2445. — À M. LE MARQUIS DE THIBOUVILLE.
À Potsdam, ce 7 octobre.

Mon cher marquis, je souffre beaucoup aujourd’hui, et ma main me refuse encore le service. La tête ne laisse pas de travailler toujours, et mon cœur est plein pour vous de l’amitié la plus tendre. Vous savez que je n’ai point donné le Siècle de Louis XIV. L’édition de Berlin, sur laquelle malheureusement on en a fait tant d’autres, était trop incomplète et trop fautive. J’en ai envoyé seulement à Mme Denis quelques exemplaires corrigés à la main, pour être examinés par les fureteurs d’anecdotes, et pour servir à une nouvelle édition. Si j’étais à Paris, vous sentez bien que vous seriez le premier à qui je porterais mon tribut. Il sera bien difficile que je jouisse avant le commencement du printemps prochain du bonheur de revoir Mme Denis et mes amis. Je suis actuellement si malingre que, si j’arrivais à Paris dans cet état, on me demanderait mon billet de confession aux barrières ; et, comme les sous-fermiers ont traité de cette affaire, je courrais risque de me brouiller à la fois avec le clergé et la finance.

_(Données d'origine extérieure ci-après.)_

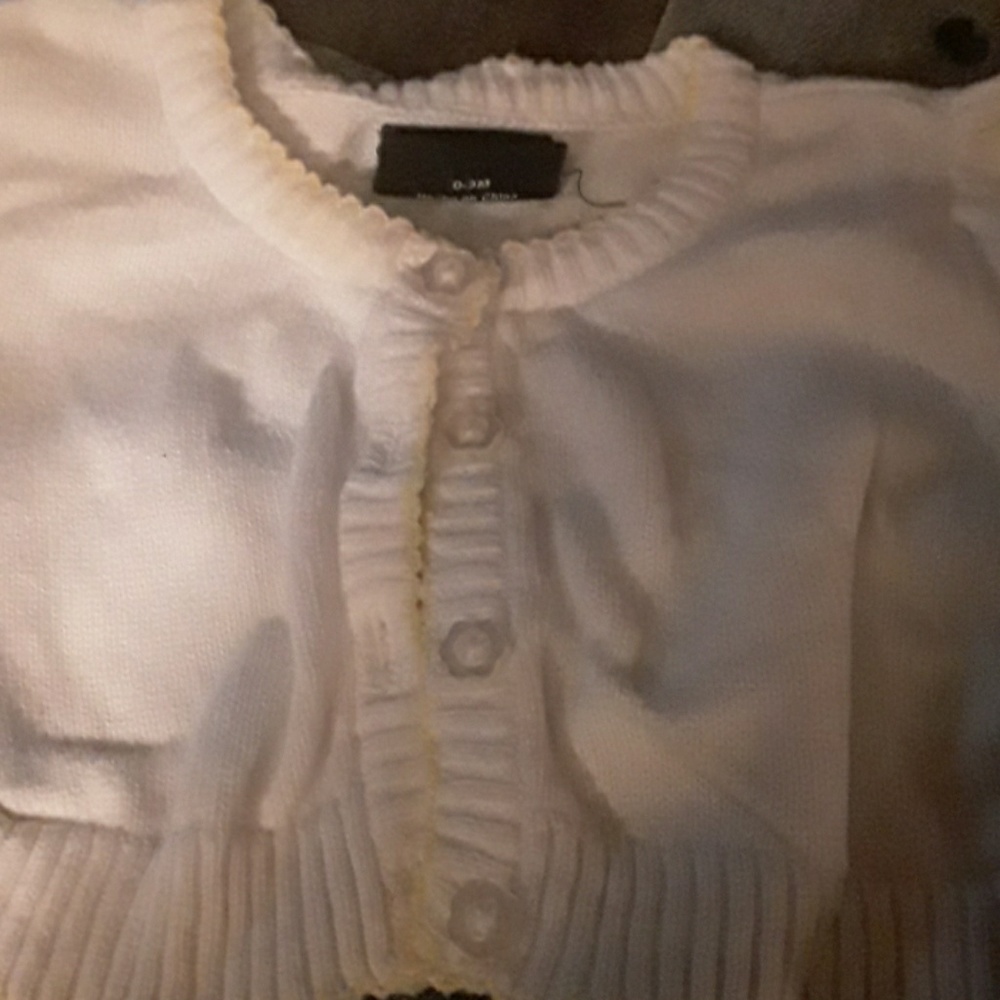 0--3 months.  FADED GLORY   WHITE SWEATER - Picture 2 of 4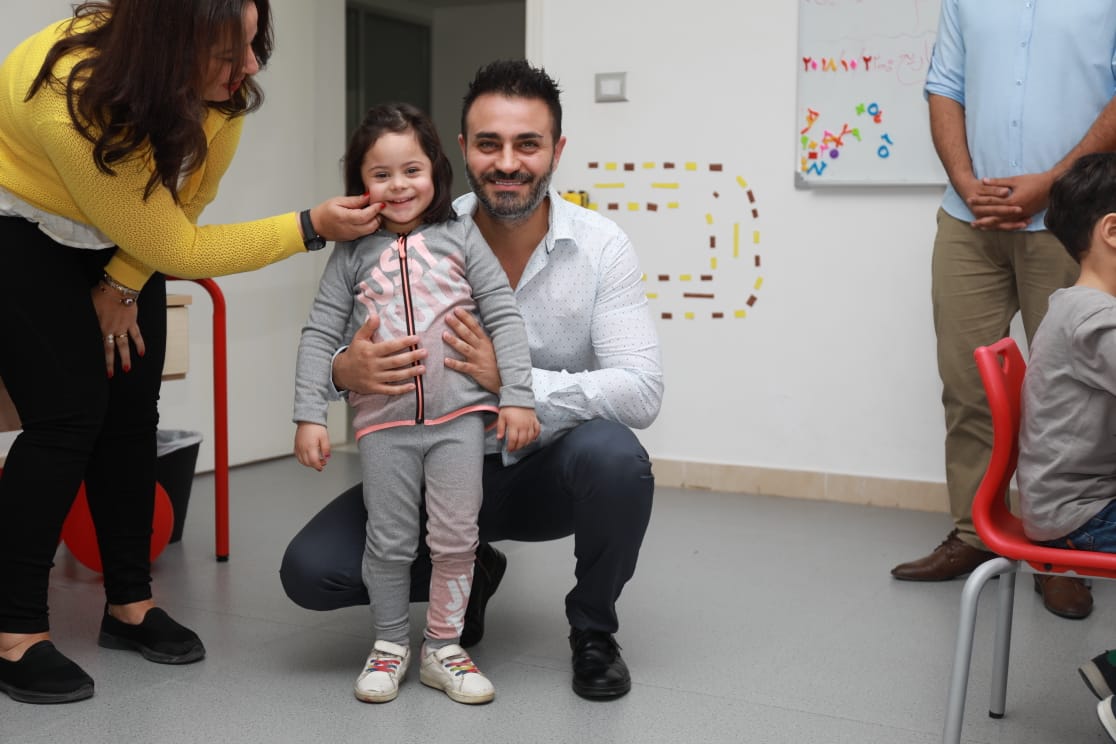 الفنان مجد أيوب يزور مركز لبنى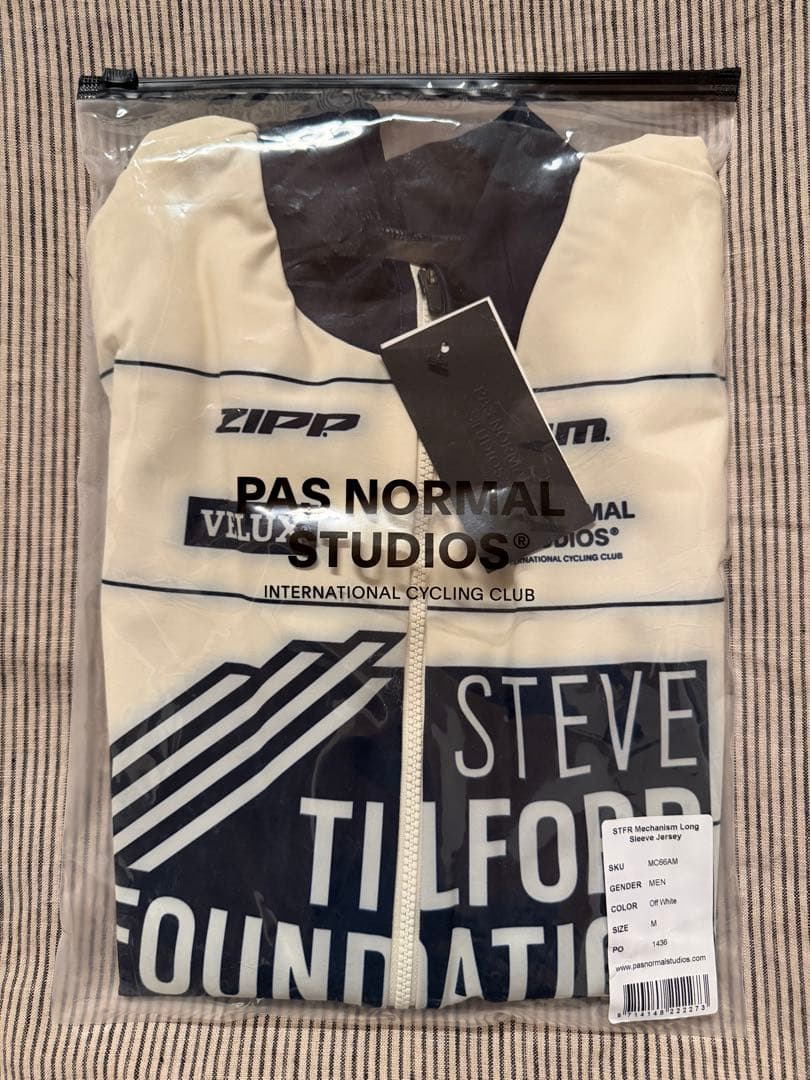 Pas Normal Studios ロングスリーブジャージ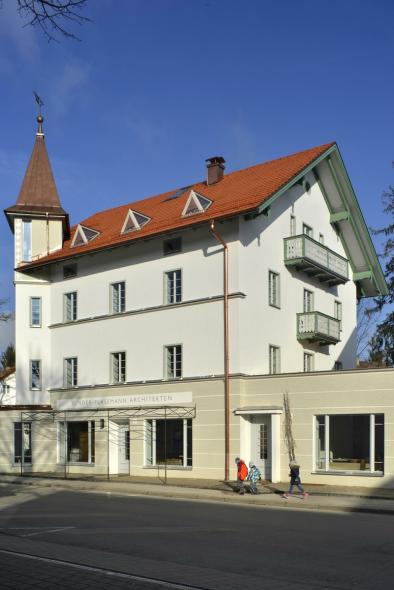 Denkmalgerechte PaXpur68 Fenster in Wohn- und Geschäftshaus in Utting am Ammersee Front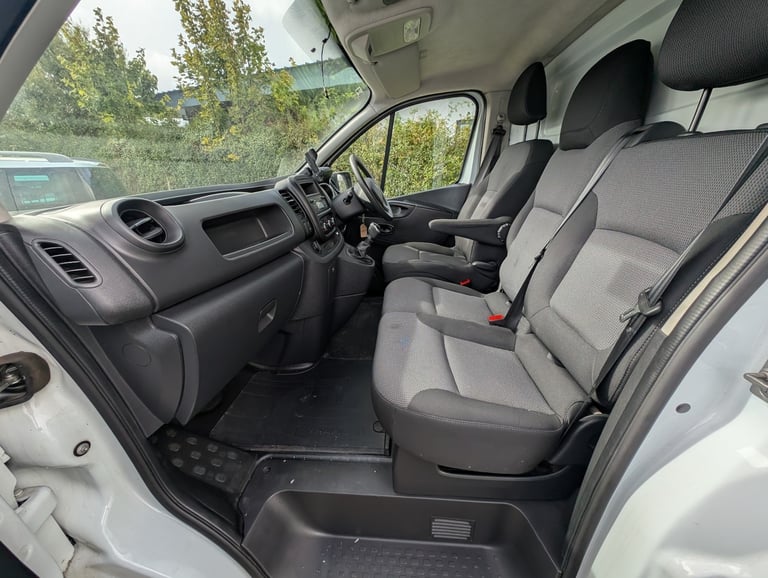 RENAULT TRAFIC 2.0 SH30 ENERGY dCi 145 Business+ MY19 *Air Con* 2020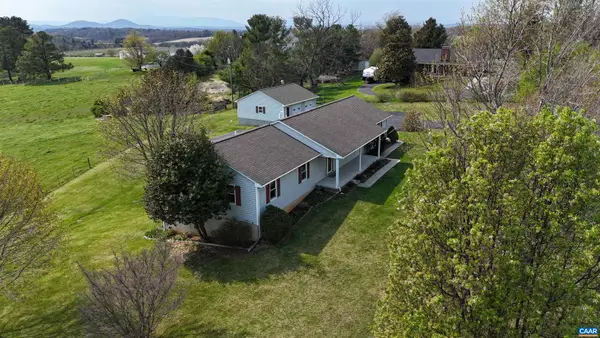 224 Saint James Rd, Fishersville, VA 22939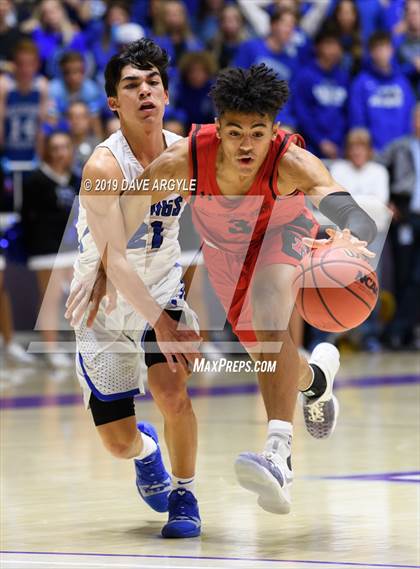 Thumbnail 3 in Pleasant Grove vs. American Fork (UHSAA 6A Final) photogallery.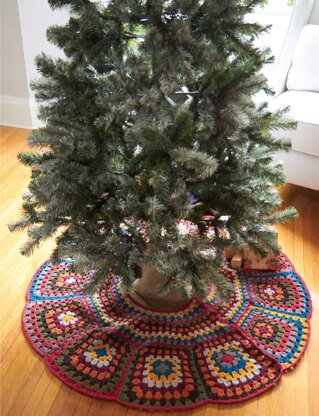 Triciais Tree Skirt In Patons Classic Wool Worsted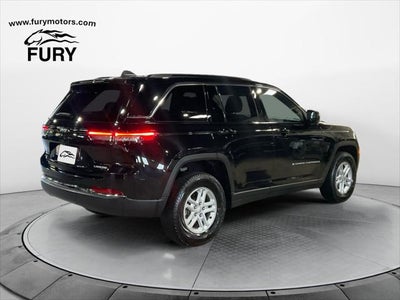 2024 Jeep Grand Cherokee Laredo 4x4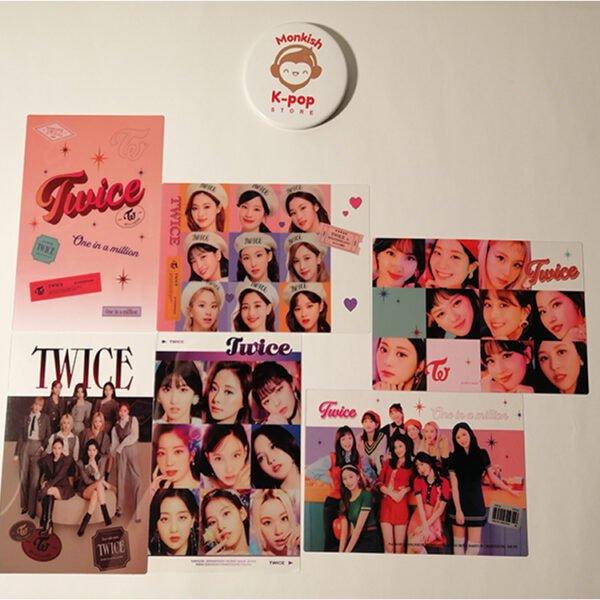 TWICE – TRANSPARENT POSTCARD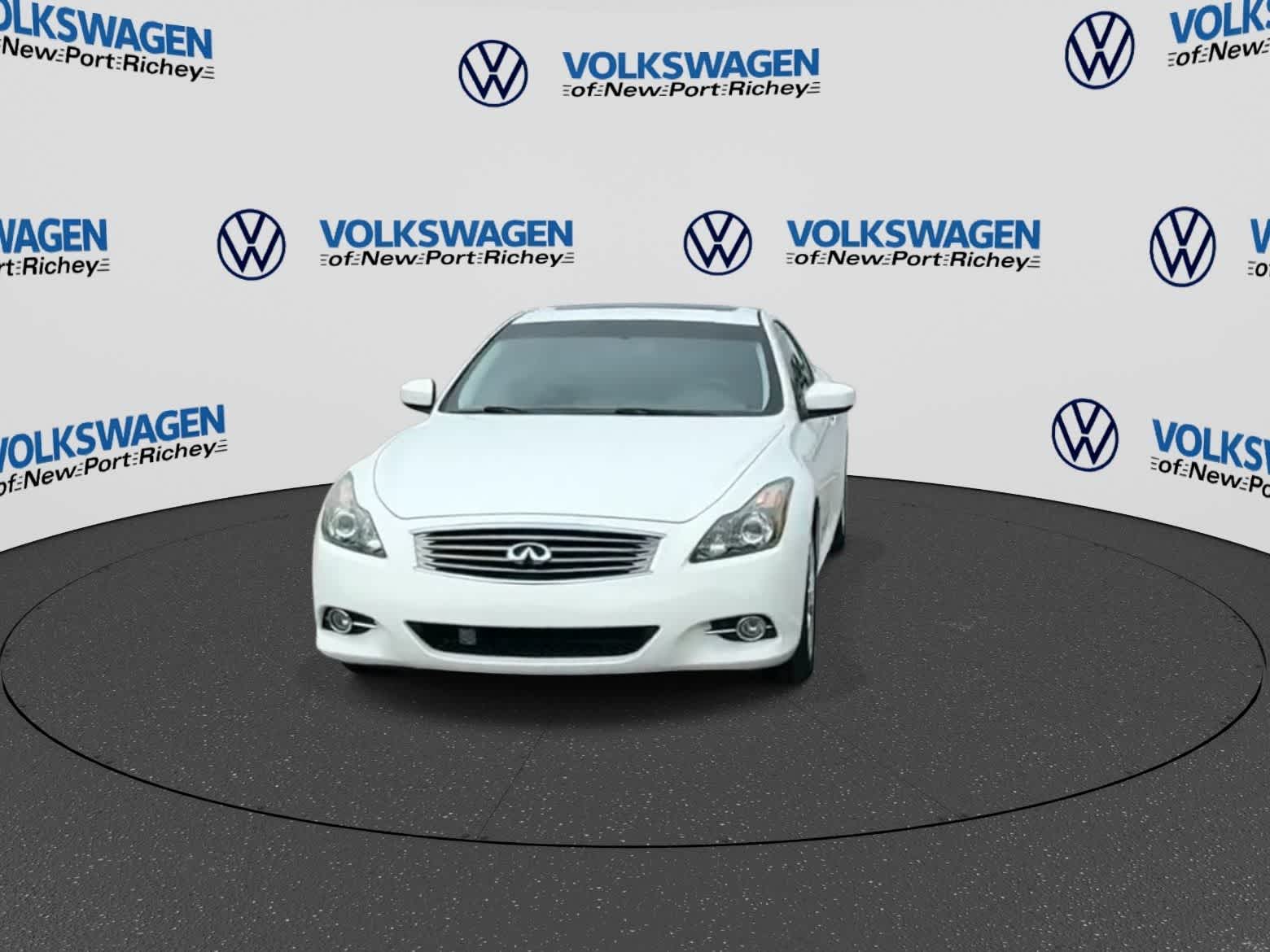 2014 INFINITI Q60 Coupe Journey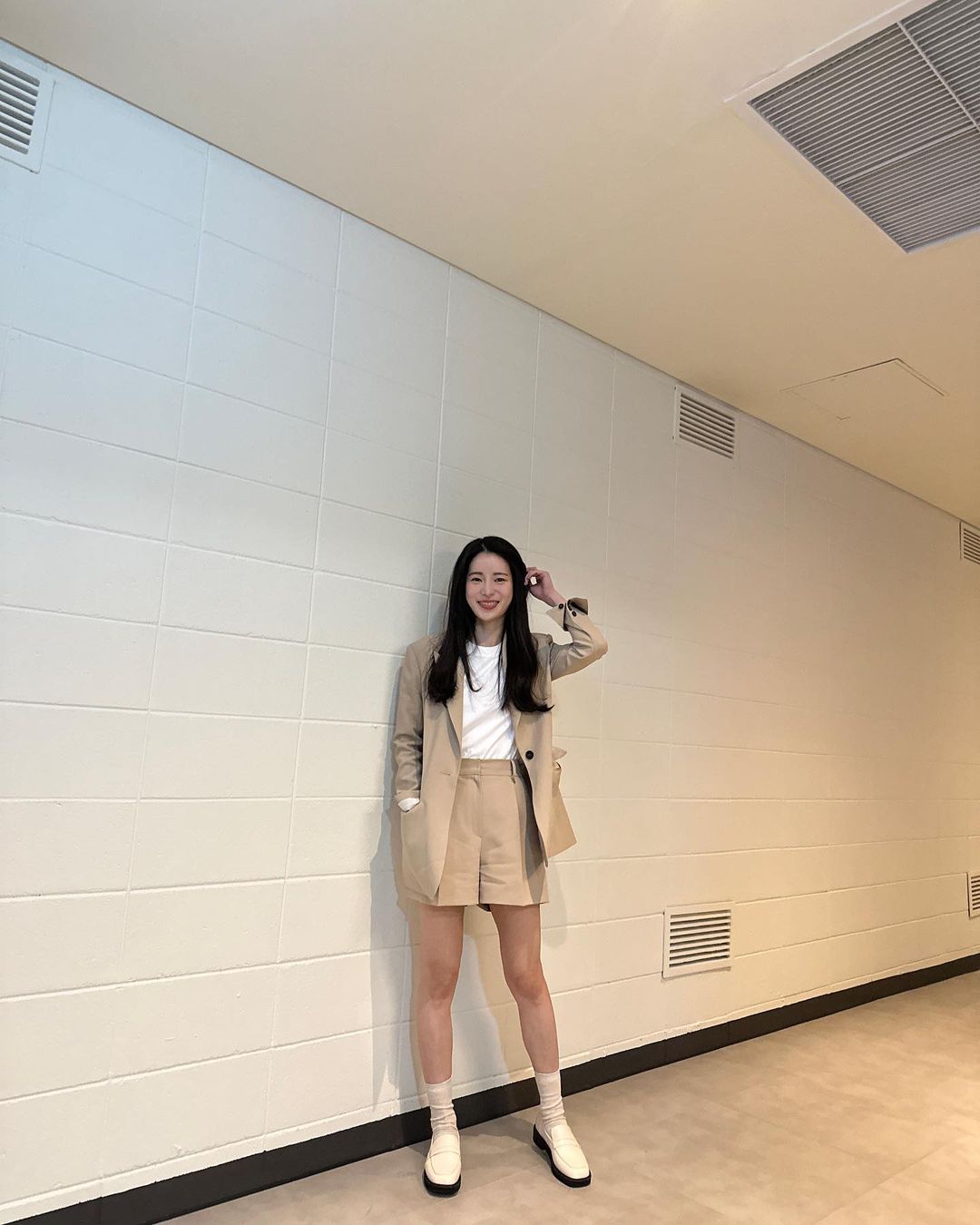 여름을 예고하는 임지연 베이지 패션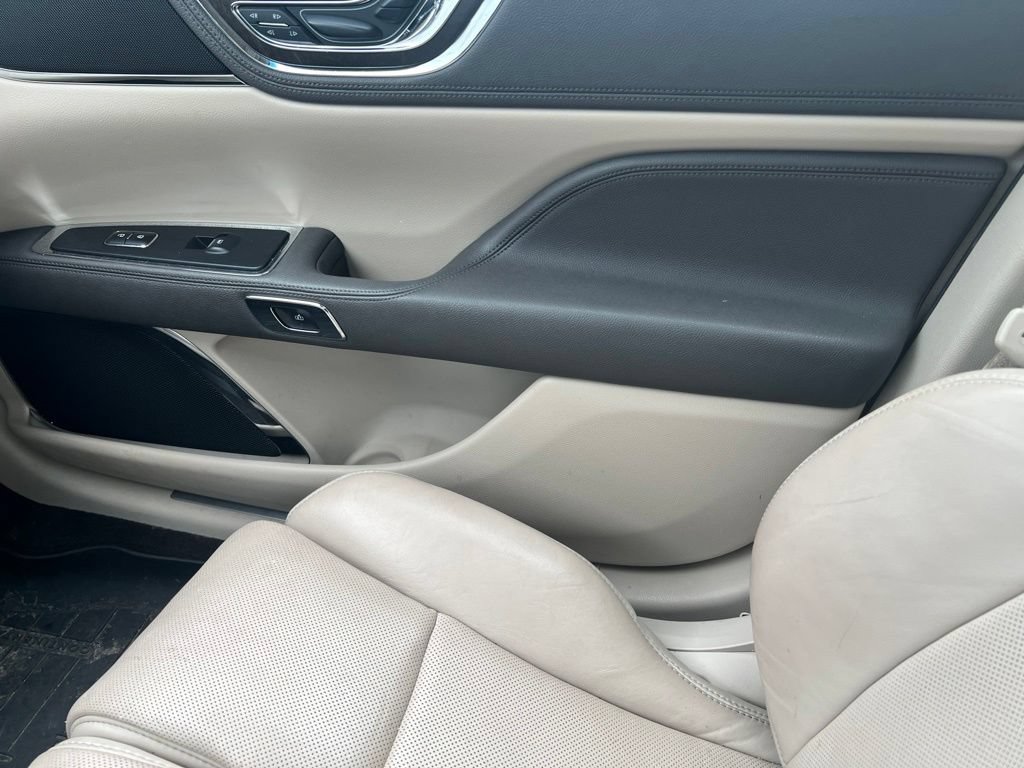 Used 2019 Lincoln Continental Select w/ Continental Climate Package AWD/4WD image 14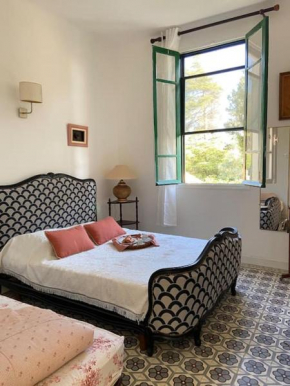 Charmant haut de villa T3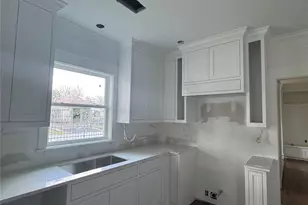 1208 Caplin St, Houston, TX 77022 - Photo 10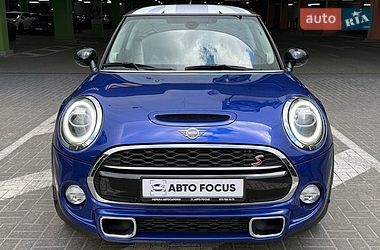 Хэтчбек MINI Cooper 2018 в Киеве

Je serai un peu consolé si je ne suis pas brouillé avec le parterre, si Grandval veut devenir Catilina à Fontainebleau et à Paris, et si on peut faire de Lekain un César. Je demande surtout qu’on ne change rien à la pièce que j’ai envoyée à Mme Denis. Qu’on la joue telle que je l’ai envoyée, et qu’on la joue bien. Il est fort triste de n’en être pas le témoin ; mais c’est un malheur qui disparaît devant celui d’être si loin des personnes auxquelles on est attaché. Je n’ai pu faire autrement. Vous autres Parisiens, vous êtes les Athéniens avec qui un peu d’ostracisme volontaire est quelquefois très-convenable ; et d’ailleurs qu’importe qu’un moribond végète dans un lieu ou dans un autre ? Cela est très-indifférent au public et à ceux qui le gouvernent. Il n’y a que mon amitié qui en souffre. Mes amis, qui connaissent mon cœur, doivent me plaindre, et non pas me gronder. Je vous embrasse de tout mon cœur.